## Text section
-=-=-
What is Explicit Instruction?
Explicit instruction is a purposeful way of overtly teaching students. Explicit in this case means a clear-cut and finite way of teaching that includes both instructional and delivery procedures. Torgesen (2004) described explicit instruction as “instruction that does not leave anything to chance and does not make assumptions about skills and knowledge that children will acquire on their own.” Rosenshine (1987) described explicit instruction as “a systematic method of teaching with emphasis on proceeding in small steps, checking for understanding, and achieving active and successful participation by all students.”
Explicit instruction is a series of instructional behaviors that increase the likelihood for student achievement. Think of it as improving student outcomes with elevating your practice. The instructional behaviors that we will look at are all about increasing modeling, providing students with frequent opportunities to respond and providing both guided and independent practice. Instruction is explicit when teachers tell students what they need to to do using direct explanations along with sharing and modeling new knowledge (Flethcer, Lynn, Fuchs & Barnes 2019).
We will explore each of these practices in two way: individually and in a case study. We will look at each of the sixteen elements individually and explore each of their attributes. We will then apply these sixteen elements to a case study of teacher and her instruction in the classroom.
-=-=-
## Information shown
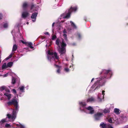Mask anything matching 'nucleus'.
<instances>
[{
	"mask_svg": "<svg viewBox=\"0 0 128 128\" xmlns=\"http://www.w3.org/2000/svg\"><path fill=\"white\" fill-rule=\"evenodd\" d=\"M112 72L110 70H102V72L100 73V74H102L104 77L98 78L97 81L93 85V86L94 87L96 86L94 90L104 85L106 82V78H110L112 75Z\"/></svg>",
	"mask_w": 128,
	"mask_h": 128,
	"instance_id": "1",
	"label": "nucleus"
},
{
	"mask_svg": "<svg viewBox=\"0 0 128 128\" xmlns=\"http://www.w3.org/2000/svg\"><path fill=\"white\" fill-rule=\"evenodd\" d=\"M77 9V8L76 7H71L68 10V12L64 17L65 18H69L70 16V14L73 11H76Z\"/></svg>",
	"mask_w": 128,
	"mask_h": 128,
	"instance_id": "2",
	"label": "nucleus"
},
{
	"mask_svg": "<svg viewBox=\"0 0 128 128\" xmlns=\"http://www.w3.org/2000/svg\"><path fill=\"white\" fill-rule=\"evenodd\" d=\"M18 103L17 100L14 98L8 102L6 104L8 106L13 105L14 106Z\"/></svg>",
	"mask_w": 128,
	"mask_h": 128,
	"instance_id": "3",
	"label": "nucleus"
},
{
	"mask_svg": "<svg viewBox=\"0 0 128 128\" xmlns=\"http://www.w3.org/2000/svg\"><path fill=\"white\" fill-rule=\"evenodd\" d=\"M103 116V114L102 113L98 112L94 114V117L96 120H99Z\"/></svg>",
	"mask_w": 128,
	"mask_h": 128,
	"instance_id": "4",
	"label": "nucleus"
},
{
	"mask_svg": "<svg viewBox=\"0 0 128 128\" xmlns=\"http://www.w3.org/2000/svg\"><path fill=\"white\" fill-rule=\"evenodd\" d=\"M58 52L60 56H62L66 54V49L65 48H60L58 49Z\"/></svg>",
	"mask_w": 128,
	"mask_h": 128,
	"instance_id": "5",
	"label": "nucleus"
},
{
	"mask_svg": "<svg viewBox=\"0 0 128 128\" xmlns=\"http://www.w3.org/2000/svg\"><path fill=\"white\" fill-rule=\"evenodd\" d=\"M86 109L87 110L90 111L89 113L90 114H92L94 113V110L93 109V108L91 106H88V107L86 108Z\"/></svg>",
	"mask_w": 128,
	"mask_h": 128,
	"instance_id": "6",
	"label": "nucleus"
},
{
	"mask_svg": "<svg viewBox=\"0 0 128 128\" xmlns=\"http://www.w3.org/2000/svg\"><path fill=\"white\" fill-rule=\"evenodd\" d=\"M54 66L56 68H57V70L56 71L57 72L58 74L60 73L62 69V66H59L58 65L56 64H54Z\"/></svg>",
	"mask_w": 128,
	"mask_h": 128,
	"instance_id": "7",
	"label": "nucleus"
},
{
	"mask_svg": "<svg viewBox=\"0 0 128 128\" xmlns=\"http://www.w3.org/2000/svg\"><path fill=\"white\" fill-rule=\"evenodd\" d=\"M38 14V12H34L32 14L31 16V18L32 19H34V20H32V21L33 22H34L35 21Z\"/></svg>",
-=-=-
## Aim
In the text on explicit instruction, how many elements does it say will be looked at individually?

## Output below
Sixteen.